General information
- Type: Hang glider
- National origin: United Kingdom
- Manufacturer: Avian Limited
- Designer: Steve Elkins and Neil Hammerton
- Status: In production

History
- Developed from: Avian Java

= Avian Cheetah =

British hang glider

The Avian Cheetah is a British high-wing, single-place, competition hang glider, designed by Steve Elkins and Neil Hammerton and produced by Avian Limited of Hope Valley, Derbyshire.

==Design and development==
The Cheetah is a development of the Avian Java and is a "topless" design without a kingpost or top wire rigging, although it retains the lower flying wires.

The current production Cheetah 150 model is made from aluminum and carbon fibre tubing, with the wing covered in Dacron sailcloth. Its 10.4 m span wing has a nose angle of 130deg; and an aspect ratio of 7.5:1. The acceptable pilot hook-in weight is 80 to 110 kg.

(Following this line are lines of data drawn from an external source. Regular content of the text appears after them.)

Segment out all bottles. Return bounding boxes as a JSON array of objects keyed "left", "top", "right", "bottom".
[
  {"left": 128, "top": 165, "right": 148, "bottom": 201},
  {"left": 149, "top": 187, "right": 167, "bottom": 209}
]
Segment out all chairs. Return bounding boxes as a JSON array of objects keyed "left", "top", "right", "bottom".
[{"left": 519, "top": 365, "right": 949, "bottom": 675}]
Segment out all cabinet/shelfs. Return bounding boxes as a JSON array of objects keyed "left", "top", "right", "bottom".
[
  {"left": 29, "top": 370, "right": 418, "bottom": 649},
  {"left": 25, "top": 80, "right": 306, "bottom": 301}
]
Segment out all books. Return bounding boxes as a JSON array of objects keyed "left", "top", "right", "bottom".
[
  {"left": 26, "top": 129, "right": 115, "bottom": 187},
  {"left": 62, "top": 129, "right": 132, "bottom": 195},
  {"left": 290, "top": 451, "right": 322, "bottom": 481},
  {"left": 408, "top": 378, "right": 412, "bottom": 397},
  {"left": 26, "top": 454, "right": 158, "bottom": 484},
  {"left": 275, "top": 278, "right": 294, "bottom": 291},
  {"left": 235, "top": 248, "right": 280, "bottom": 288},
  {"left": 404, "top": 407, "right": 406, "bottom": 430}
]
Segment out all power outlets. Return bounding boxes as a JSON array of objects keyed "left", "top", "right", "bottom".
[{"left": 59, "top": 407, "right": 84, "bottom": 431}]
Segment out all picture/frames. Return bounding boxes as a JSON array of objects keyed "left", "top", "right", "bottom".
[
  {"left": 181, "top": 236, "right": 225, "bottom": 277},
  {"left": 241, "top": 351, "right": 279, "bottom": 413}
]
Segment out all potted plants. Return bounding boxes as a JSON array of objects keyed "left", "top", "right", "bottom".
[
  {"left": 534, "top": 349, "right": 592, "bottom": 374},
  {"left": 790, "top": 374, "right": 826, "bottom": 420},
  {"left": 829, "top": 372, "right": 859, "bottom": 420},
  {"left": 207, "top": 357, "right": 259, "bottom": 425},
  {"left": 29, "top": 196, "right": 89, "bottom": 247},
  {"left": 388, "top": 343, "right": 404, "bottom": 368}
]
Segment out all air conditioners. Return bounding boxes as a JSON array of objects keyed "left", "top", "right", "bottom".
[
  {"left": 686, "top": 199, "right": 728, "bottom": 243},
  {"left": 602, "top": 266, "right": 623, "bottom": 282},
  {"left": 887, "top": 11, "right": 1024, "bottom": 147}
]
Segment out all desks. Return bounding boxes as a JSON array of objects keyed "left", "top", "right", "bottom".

The glider can be broken down to a 37 kg package, 4.6 m in length for ground transportation on a car top.

==Variants==
- Cheetah 150
Current production version. British Hang Gliding and Paragliding Association certified.
- Cheetah 160
Version offered circa 2003 with 10.4 m span wing, with an area of 15 m2, a nose angle of 125° and an aspect ratio of 7.0:1.